## Arbeitsanweisungen
A - Nenne alle Länder- und Städtenamen, die im Auszug über die Euro-Schuldenkrise vorkommen.
B - Kopiere aus dem Auszug über die Euro-Schuldenkrise wortgetreu alles von „In der Eurozonen-Schuldenkrise“ bis hinunter zu „ein Hilfegesuch einreicht.“.
C - Knüpfe an den Auszug über die Euro-Schuldenkrise an und schreibe ihn nach seinem letzten Satz weiter.

## Textauszug
⟨

In der Eurozonen-Schuldenkrise wird jedes Wort aus politischem Spitzenmunde derzeit auf die Goldwaage gelegt. Jüngste Beispiele: Spanien und Italien schließen im Kampf gegen die Euro-Schuldenkrise Bittgesuche an die EU nicht mehr grundsätzlich aus. Spaniens Ministerpräsident Mariano Rajoy ließ alles offen als er sagte: "Ich habe noch keine Entscheidung getroffen."

Der konservative Regierungschef reagierte damit auf den Beschluss der Europäischen Zentralbank (EZB), auf den Anleihemärkten nur dann zugunsten angeschlagener Euro-Staaten zu intervenieren, wenn die jeweiligen Länder beim EU-Rettungsfonds einen Antrag auf Hilfen stellen. Italiens Ministerpräsident Mario Monti hatte schon zuvor angekündigt, die Regierung in Rom werde prüfen, ob sie bei der EU ein Hilfegesuch einreicht.

⟩

## Datensatz
⟨

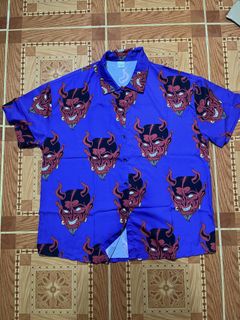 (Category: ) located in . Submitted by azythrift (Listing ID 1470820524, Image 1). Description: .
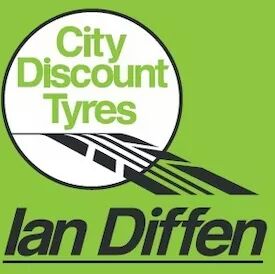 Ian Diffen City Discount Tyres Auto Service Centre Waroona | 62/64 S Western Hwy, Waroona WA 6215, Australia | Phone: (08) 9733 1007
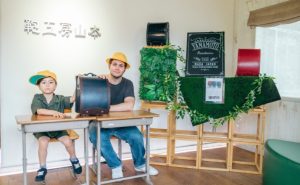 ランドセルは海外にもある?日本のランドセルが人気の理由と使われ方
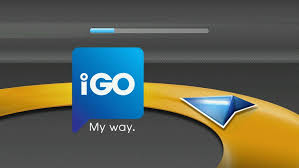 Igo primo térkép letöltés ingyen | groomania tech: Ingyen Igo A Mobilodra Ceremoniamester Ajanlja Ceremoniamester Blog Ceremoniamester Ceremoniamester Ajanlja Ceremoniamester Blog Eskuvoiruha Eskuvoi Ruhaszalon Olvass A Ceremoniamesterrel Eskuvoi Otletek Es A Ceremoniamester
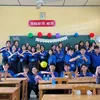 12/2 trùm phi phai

⟩

## Lösungen
A - Spanien, Italien, Rom

B -
In der Eurozonen-Schuldenkrise wird jedes Wort aus politischem Spitzenmunde derzeit auf die Goldwaage gelegt. Jüngste Beispiele: Spanien und Italien schließen im Kampf gegen die Euro-Schuldenkrise Bittgesuche an die EU nicht mehr grundsätzlich aus. Spaniens Ministerpräsident Mariano Rajoy ließ alles offen als er sagte: "Ich habe noch keine Entscheidung getroffen."

Der konservative Regierungschef reagierte damit auf den Beschluss der Europäischen Zentralbank (EZB), auf den Anleihemärkten nur dann zugunsten angeschlagener Euro-Staaten zu intervenieren, wenn die jeweiligen Länder beim EU-Rettungsfonds einen Antrag auf Hilfen stellen. Italiens Ministerpräsident Mario Monti hatte schon zuvor angekündigt, die Regierung in Rom werde prüfen, ob sie bei der EU ein Hilfegesuch einreicht.

C -
Spanien hatte die EU bereits um Hilfen in Höhe von 100 Mrd. Euro für die Sanierung maroder Banken gebeten, weitere Hilfegesuche bislang aber strikt abgelehnt. Von dieser Linie wich Rajoy nun ab: "Ich will wissen, wie die Interventionen der EZB aussehen werden, welche Absichten dahinter stecken und ob sie angemessen sind. Erst dann werden wir eine Entscheidung treffen - in der einen oder anderen Weise."

Draghi und die Reaktionen

Spanien und Italien leiden akut darunter, dass beide Staaten für ihre Anleihen sehr hohe Zinsen zahlen müssen. Madrid und Rom hatten gehofft, dass die EZB massiv spanische und italienische Staatsanleihen kaufen und damit das Zinsniveau senken würde. EZB-Präsident Mario Draghi hatte diese Erwartungen jedoch enttäuscht und angekündigt, dass ein Hilfegesuch der betreffenden Länder an den EU-Rettungsfonds eine Vorbedingung für eine Intervention der EZB sei.

Rajoy räumte ein, dass die Spanier in der Vergangenheit zu sehr auf Pump gelebt hätten. Die spanischen Auslandsschulden beliefen sich auf 900 Mrd. Euro: "Da wird es schwer, neue Kredite zu bekommen und bestehende Schulden zu refinanzieren", sagte er. "Wenn wir Anleihen aufnehmen wollen, müssen wir hohe Zinsen zahlen."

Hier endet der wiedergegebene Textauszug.